Recorded information:

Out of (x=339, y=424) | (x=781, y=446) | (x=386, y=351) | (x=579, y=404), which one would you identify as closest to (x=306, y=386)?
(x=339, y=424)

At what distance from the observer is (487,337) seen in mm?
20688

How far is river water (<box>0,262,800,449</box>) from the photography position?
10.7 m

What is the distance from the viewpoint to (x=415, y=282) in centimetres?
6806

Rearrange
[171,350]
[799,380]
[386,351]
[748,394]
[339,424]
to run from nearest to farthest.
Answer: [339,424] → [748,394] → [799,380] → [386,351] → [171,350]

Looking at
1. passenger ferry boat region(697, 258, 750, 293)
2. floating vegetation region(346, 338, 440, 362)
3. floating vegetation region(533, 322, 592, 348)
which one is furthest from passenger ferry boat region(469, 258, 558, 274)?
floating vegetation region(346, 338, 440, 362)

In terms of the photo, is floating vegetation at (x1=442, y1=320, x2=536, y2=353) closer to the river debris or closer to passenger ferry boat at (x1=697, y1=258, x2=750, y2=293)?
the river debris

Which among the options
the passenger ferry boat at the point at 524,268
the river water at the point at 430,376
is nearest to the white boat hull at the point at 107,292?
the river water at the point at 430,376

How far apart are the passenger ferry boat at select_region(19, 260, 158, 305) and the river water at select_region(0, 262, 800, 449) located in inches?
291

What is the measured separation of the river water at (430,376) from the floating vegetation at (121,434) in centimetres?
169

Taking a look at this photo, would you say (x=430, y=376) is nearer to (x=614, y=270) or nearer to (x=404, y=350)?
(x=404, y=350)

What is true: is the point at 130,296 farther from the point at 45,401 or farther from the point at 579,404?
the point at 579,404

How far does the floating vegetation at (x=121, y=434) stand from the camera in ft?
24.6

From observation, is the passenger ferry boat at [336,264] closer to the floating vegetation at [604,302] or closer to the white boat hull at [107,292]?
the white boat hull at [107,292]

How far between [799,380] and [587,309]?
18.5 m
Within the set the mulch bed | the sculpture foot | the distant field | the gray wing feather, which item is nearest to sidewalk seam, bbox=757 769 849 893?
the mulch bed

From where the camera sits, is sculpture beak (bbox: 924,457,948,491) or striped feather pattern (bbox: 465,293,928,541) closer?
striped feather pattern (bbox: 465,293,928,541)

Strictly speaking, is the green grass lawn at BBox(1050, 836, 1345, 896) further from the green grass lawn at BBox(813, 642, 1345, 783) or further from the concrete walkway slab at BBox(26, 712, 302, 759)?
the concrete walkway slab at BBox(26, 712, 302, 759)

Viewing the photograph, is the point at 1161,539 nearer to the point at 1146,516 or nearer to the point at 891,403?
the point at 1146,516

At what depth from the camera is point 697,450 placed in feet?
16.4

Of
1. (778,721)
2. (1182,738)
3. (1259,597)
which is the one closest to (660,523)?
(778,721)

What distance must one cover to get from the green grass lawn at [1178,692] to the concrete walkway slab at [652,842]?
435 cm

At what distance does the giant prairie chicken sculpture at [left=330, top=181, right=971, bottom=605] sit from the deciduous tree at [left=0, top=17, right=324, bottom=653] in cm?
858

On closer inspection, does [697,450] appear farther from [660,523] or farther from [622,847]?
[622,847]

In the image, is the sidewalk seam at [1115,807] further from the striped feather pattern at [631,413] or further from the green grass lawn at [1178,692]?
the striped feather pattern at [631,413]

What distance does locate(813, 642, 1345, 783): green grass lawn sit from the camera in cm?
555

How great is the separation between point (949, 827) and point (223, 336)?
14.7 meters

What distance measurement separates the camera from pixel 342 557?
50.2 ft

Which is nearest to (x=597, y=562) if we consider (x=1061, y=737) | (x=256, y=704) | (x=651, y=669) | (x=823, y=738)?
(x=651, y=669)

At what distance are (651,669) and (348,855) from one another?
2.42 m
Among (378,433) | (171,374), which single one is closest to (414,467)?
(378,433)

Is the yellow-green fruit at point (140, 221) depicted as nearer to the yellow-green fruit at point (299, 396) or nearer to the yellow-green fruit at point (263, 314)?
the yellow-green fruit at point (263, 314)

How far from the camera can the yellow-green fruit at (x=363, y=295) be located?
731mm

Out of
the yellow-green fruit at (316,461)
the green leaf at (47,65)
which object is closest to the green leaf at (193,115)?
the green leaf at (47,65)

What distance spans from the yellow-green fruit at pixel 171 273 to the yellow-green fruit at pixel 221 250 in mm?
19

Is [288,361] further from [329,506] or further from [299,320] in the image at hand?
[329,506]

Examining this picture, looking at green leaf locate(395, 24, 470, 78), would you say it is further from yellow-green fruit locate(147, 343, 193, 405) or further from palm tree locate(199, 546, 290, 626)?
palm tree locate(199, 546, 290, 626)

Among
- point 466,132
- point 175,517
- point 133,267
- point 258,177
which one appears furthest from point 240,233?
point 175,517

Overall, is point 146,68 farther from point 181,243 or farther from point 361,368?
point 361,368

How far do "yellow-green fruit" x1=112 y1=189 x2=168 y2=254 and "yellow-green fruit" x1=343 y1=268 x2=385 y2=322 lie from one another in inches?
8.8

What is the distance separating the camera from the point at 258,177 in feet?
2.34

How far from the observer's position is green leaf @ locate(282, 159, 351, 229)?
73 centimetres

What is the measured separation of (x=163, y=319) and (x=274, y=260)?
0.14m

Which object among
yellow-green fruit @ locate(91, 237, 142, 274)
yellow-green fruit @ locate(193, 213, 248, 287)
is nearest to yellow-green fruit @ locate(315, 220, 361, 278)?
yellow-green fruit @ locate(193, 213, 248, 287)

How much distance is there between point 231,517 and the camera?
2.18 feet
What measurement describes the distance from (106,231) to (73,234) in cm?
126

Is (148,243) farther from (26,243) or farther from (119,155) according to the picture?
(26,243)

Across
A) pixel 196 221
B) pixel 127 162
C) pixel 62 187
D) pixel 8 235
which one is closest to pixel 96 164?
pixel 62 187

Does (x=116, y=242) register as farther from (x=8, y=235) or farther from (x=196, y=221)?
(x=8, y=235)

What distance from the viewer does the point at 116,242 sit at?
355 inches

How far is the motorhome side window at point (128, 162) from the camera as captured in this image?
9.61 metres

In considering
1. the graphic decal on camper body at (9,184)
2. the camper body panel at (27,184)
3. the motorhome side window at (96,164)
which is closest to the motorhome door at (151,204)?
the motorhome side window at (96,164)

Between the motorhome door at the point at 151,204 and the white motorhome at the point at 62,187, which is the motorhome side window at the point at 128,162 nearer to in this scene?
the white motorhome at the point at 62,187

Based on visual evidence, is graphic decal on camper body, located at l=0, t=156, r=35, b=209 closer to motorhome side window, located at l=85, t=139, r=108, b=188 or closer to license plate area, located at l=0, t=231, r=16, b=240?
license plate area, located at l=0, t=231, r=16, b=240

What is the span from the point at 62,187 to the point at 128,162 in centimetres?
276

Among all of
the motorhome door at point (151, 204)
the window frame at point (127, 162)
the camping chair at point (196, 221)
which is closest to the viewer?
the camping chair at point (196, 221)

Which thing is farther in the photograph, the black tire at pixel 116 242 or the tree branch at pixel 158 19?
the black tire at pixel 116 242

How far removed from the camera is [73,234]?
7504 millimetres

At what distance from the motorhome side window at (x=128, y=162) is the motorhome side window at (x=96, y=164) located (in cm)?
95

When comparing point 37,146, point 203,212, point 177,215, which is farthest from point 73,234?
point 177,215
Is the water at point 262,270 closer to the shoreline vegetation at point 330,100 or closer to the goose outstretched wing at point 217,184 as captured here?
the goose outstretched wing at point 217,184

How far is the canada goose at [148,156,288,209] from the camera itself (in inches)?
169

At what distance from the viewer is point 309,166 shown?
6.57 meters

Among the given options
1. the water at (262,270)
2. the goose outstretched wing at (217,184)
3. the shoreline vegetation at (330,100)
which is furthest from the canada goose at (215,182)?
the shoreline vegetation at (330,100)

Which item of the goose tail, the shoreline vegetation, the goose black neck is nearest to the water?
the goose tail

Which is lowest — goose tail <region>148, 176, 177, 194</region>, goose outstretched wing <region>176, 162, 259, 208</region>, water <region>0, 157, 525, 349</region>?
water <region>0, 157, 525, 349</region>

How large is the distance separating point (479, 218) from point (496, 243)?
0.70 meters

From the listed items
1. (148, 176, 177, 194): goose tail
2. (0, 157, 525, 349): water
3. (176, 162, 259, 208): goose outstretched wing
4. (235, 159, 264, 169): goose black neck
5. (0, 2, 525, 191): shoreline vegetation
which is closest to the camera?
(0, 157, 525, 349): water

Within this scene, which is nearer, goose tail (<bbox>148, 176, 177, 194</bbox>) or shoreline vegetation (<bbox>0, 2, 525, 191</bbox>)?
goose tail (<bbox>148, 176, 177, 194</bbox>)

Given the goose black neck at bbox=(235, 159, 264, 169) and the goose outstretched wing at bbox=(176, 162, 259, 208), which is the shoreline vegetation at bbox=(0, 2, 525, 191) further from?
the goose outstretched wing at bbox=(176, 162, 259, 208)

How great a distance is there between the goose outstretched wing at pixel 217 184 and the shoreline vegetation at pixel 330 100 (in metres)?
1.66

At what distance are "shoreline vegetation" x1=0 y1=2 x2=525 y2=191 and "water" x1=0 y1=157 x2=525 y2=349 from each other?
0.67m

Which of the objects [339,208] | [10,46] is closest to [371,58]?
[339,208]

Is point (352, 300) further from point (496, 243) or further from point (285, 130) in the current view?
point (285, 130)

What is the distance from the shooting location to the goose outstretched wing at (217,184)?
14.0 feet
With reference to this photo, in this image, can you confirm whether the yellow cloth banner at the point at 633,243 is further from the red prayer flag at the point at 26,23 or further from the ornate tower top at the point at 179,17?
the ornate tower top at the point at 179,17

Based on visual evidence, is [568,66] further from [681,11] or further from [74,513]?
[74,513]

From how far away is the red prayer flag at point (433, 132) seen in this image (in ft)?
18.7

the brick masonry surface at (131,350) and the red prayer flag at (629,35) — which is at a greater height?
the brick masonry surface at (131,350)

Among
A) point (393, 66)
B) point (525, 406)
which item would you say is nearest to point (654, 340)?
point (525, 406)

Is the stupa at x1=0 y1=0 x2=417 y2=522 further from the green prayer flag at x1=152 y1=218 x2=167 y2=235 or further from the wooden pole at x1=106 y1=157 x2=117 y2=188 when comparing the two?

Task brief: Reproduce the items above verbatim, beginning at the line that contains "Among all of" and ending after the line that contains "7504 millimetres".

Solution for this problem:
Among all of
the motorhome door at point (151, 204)
the window frame at point (127, 162)
the camping chair at point (196, 221)
which is closest to the viewer?
the camping chair at point (196, 221)

Which thing is farther in the photograph, the black tire at pixel 116 242 or the tree branch at pixel 158 19?
the black tire at pixel 116 242

How far removed from the camera is [73,234]?
7504 millimetres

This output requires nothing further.